Cécile Backès est metteure en scène et directrice de la Comédie de Béthune (62).
Parcours, visions, souvenirs... Jusqu'à fin avril, Culturelink vous invite à découvrir 50 professionnels en vue dans le monde du spectacle.
Depuis quand êtes-vous pro ?
1989.
Après quelles études ?
École du Théâtre National de Chaillot avec Antoine Vitez, et un parcours d’études théâtrales à Censier-Paris 3.
Votre premier poste ?
Comédienne, d’abord sur différents projets, puis permanente artistique au Théâtre de la Manufacture à Nancy, avec Charles Tordjman, entre 1994 et 1997.
Trois artistes que vous adorez ?
Virginie Despentes, Phia Ménard, Pascal Rambert.
Un spectacle qui vous a profondément marquée ?
Nelken, de Pina Bausch, j’avais dix-huit ans. J’ai été éblouie par cette liberté de style entre théâtre et danse. Par la puissance de ce groupe. Par ces êtres profondément poétiques, cette grande et longue femme qui jouait de l’accordéon torse nu, cet homme qui signait « The Man I love », ces hommes dansant en robe longue ouverte dans le dos, et ces oeillets écrasés par leurs pas, au fur et à mesure. Impossible de sortir intacte de Nelken ou d’autres spectacles de Pina Bausch, chacun d’entre eux proposait un long voyage au coeur de ses désirs, de sa pudeur et de sa violence.
Trois professionnels qui ont marqué votre parcours ?
Antoine Vitez pour la liberté qu’il enseignait, « tracez votre chemin vous-même, vous seul.e savez ce que vous êtes et ferez ».
Michel Vinaver, que j’ai rencontré à la fac, immense auteur, immense lecteur, immense passeur d’écritures théâtrales et de pensée sur l’art.

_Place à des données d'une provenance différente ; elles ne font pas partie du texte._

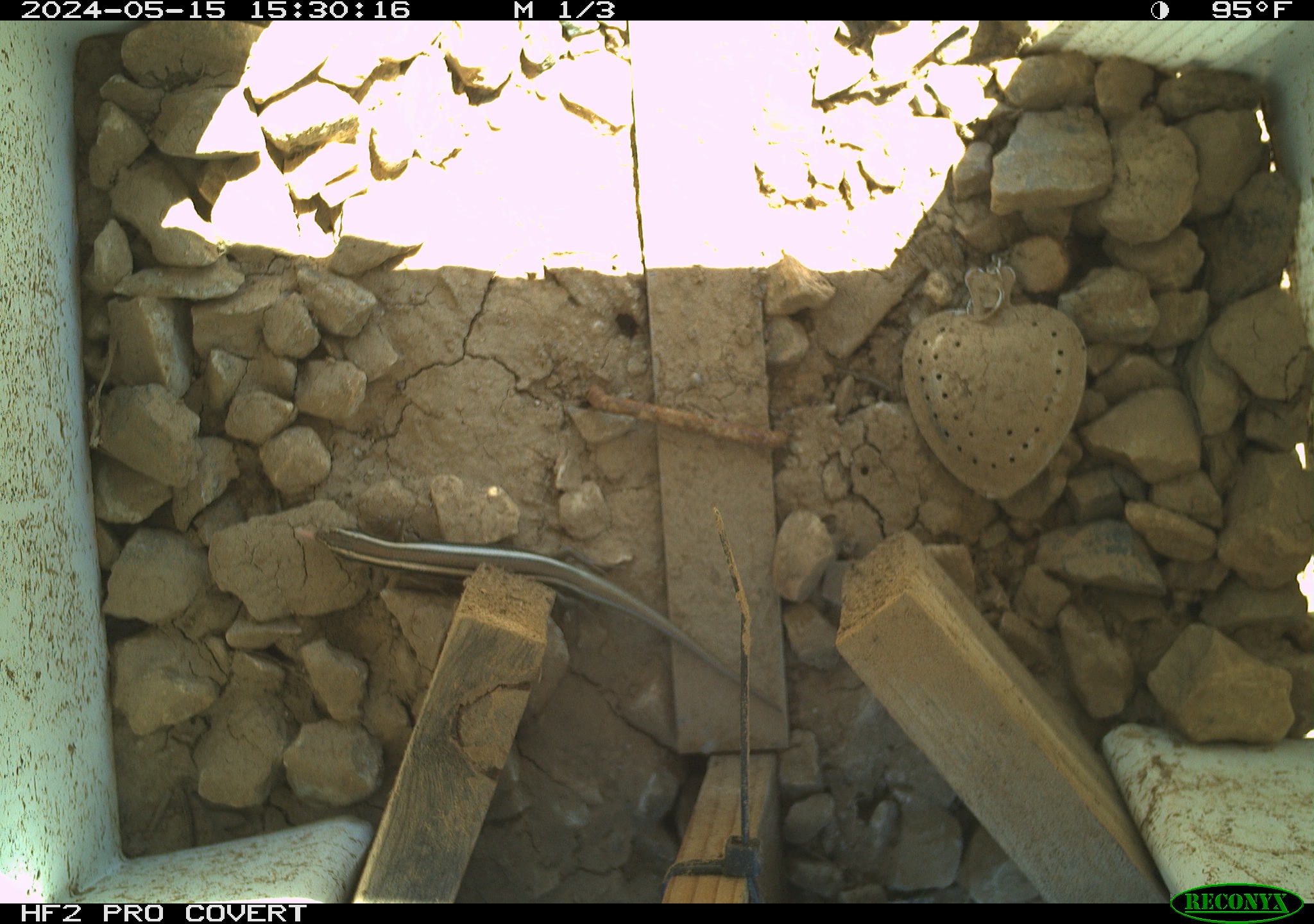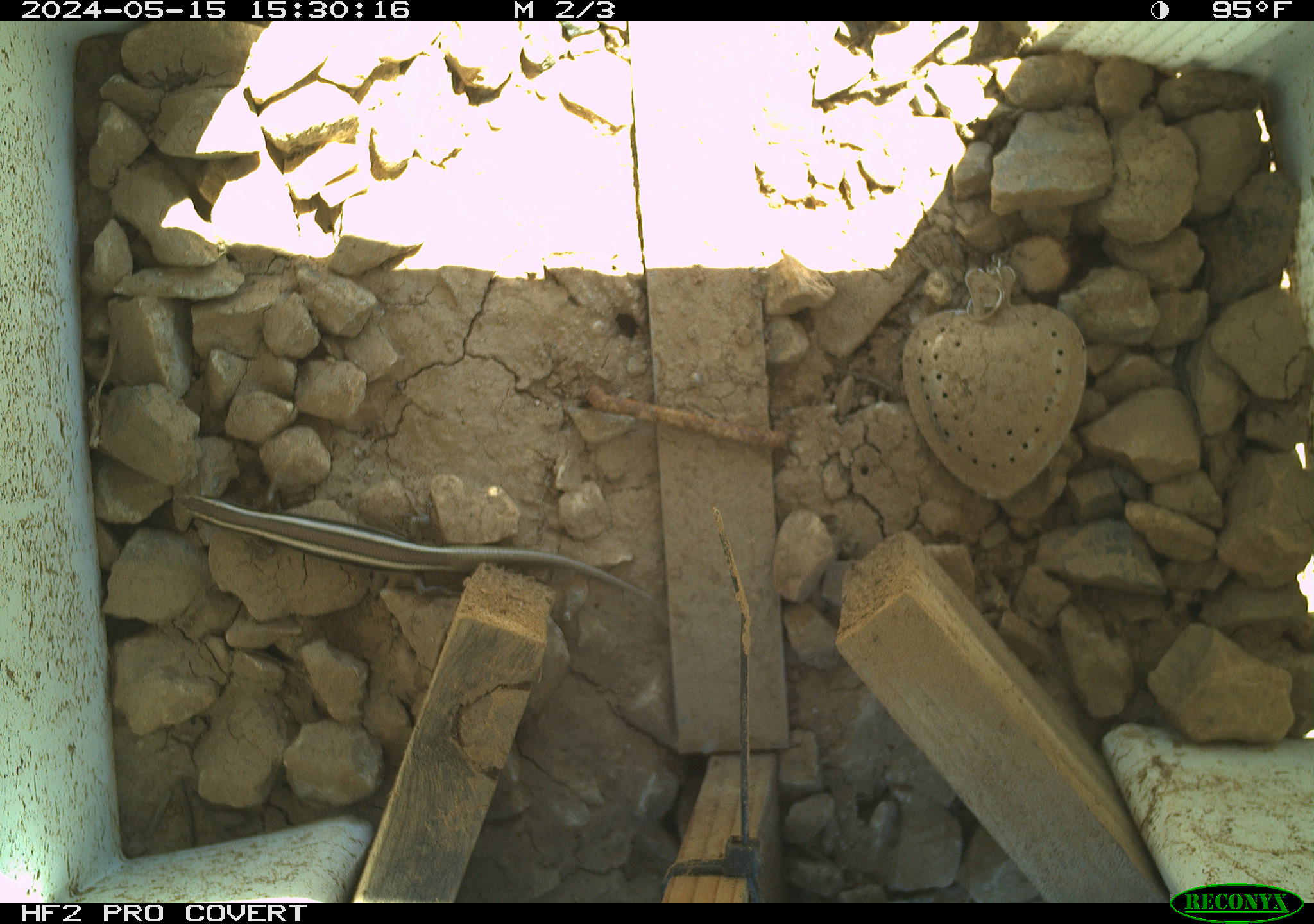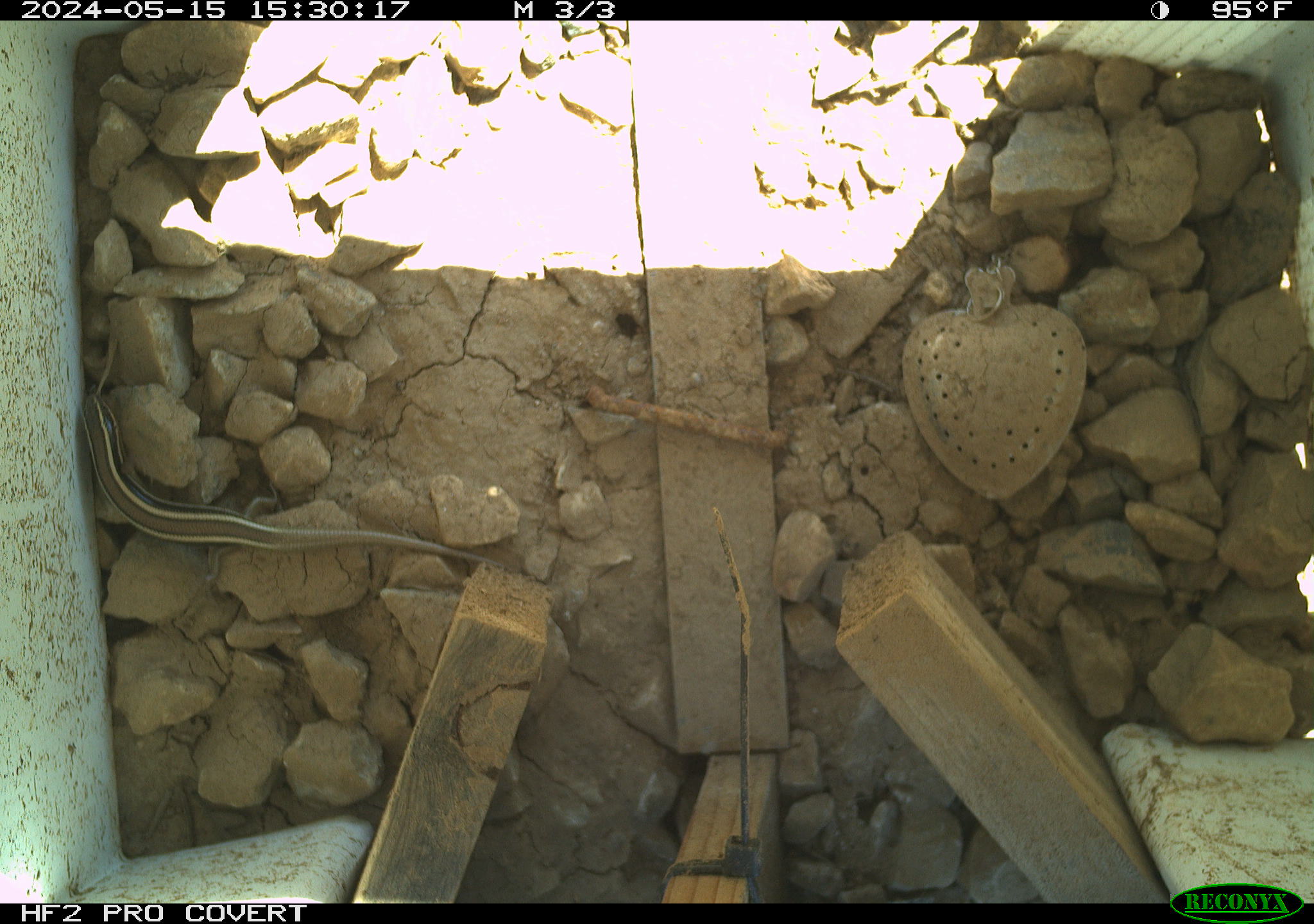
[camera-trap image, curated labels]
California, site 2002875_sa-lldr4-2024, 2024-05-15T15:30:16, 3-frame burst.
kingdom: Animalia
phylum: Chordata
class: Reptilia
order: Squamata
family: Scincidae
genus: Plestiodon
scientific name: Plestiodon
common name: blue-tailed skinks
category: plestiodon species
Plestiodon species (blue-tailed skinks) (Plestiodon).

Et Jean-Paul Angot, aujourd’hui directeur de la MC2: Grenoble, qui m’a guidée vers la mise en scène et transmis le goût pour la direction d’un lieu.

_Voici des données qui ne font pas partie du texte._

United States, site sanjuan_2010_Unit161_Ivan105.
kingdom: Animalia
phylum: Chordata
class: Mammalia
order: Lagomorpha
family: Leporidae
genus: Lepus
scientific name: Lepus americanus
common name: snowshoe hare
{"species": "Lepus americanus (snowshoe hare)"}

Si vous n’aviez qu’un seul lieu de spectacle à conseiller ?
Théâtre Ouvert, à Paris, un lieu important des écritures contemporaines où tous les formats sont possibles. J’y ai beaucoup de souvenirs, de spectacles, de lectures, de belles rencontres et de fêtes.
Si vous n’aviez qu’un seul festival à conseiller ?
Théâtre en mai, à Dijon.
Et la Mousson d’Eté, que j’ai fondée avec Michel Didym et quelques autres au début des années 90 à l’Abbaye des Prémontrés (Pont-à-Mousson, 54), que nous avons pensée comme une fête de l’écriture, jour et nuit.

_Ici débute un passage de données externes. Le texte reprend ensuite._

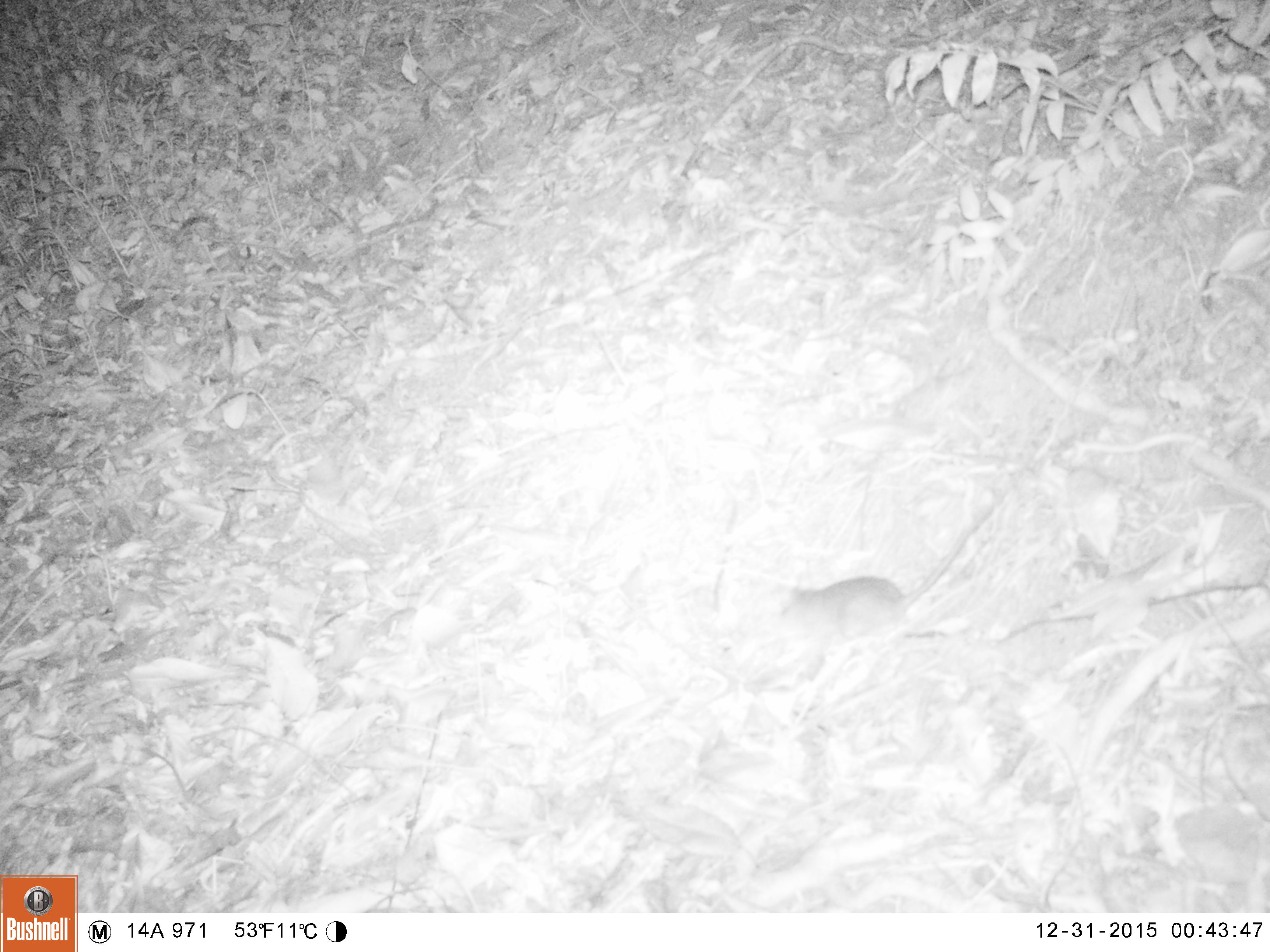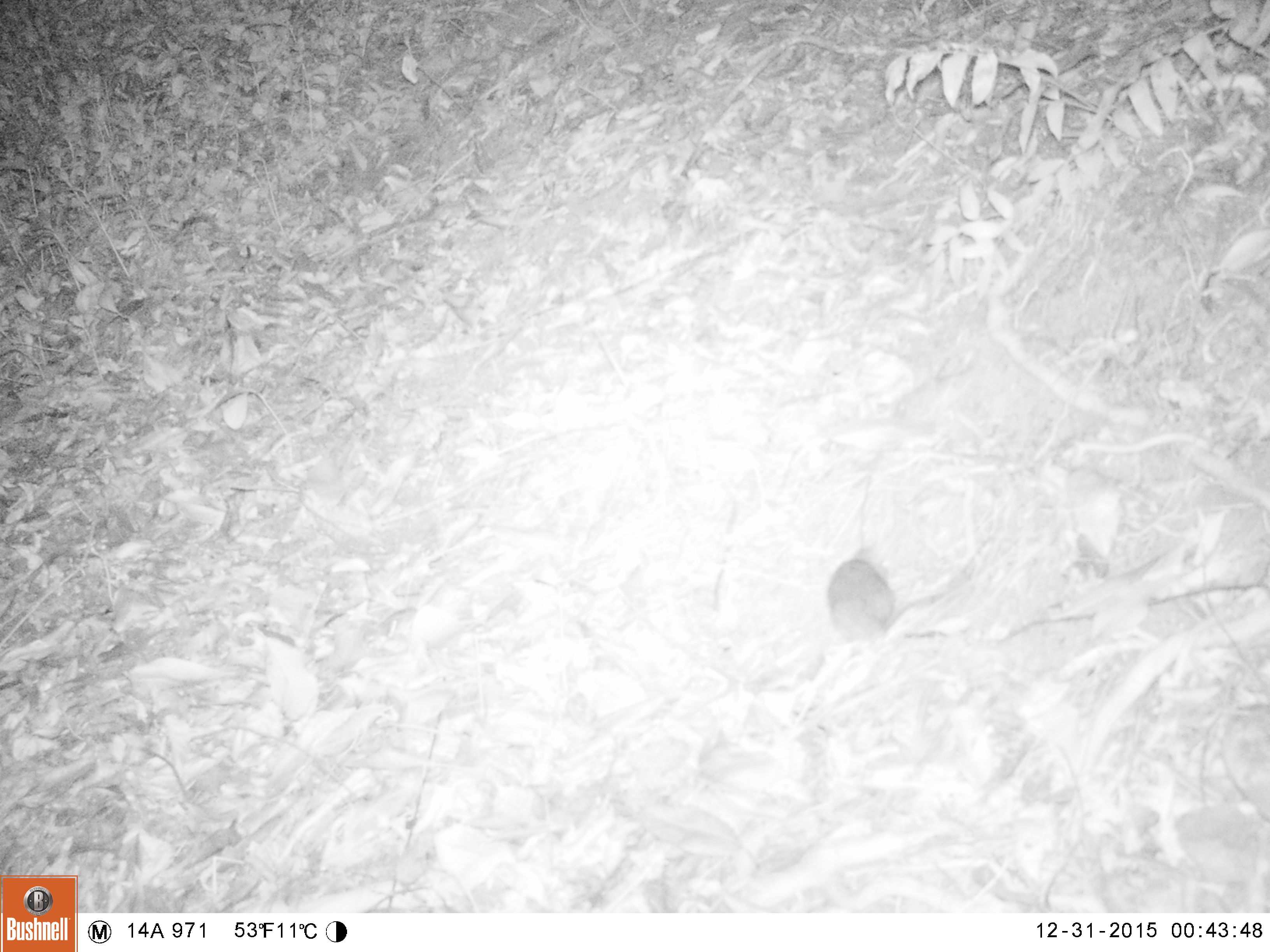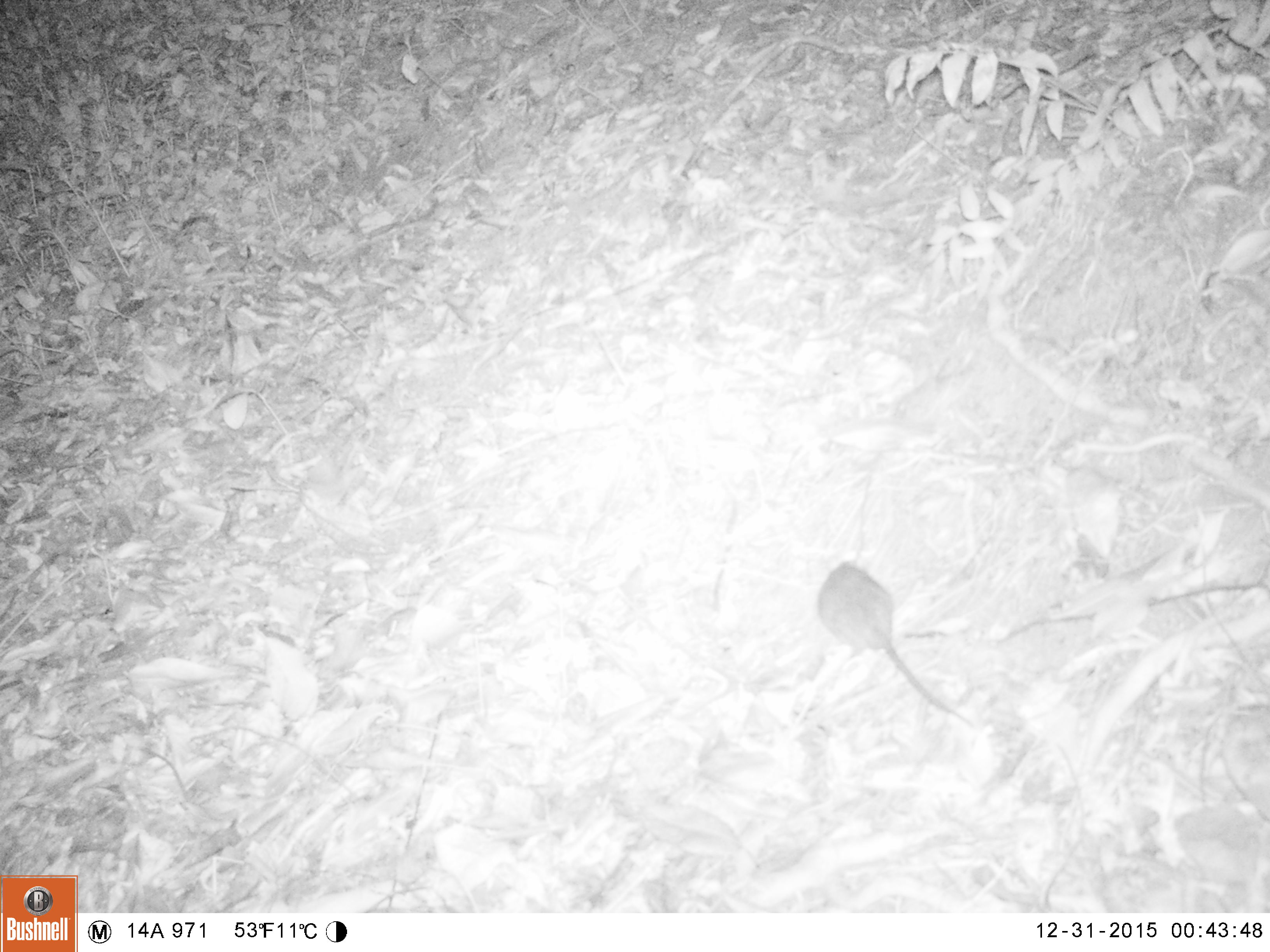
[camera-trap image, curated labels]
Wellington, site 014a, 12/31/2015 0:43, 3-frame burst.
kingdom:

Que détestez-vous par-dessus tout chez les professionnels ?
La parole non tenue.
Votre meilleur souvenir de professionnel ?
Requiem, de Hanokh Levin, dont nous avons présenté ma mise en scène à Tel-Aviv au Cameri, le théâtre créé et dirigé par Levin lui-même. Sensation rare d’être au rendez-vous avec un être disparu.
Votre pire souvenir de professionnel ?
Trop tôt pour en parler.
Trois adjectifs pour qualifier la filière culturelle aujourd’hui ?
Créative, mais peut-être pas assez ouverte sur l’Europe et l’international.
Pas assez de soutien aux équipes artistiques, aux démarches d’implantation et d’expérimentation sur les territoires.
Et la question de l’égalité femmes-hommes qui avance lentement.
Qu’avez-vous réussi de mieux dans votre vie ?
Mon enfant.
Vos passions (hors art et culture) ?
Les jardins, les fleurs, l’histoire, la poésie, fabriquer des bijoux et des vêtements. Voyager.
L’autre métier que vous auriez aimé exercer ?
Gynécologue obstétricienne — pour voir naître des enfants — ou historienne.
Un conseil à ceux qui débutent dans la filière ?
Penser son parcours dans la durée. S’imaginer dans 10, 15 ou 20 ans.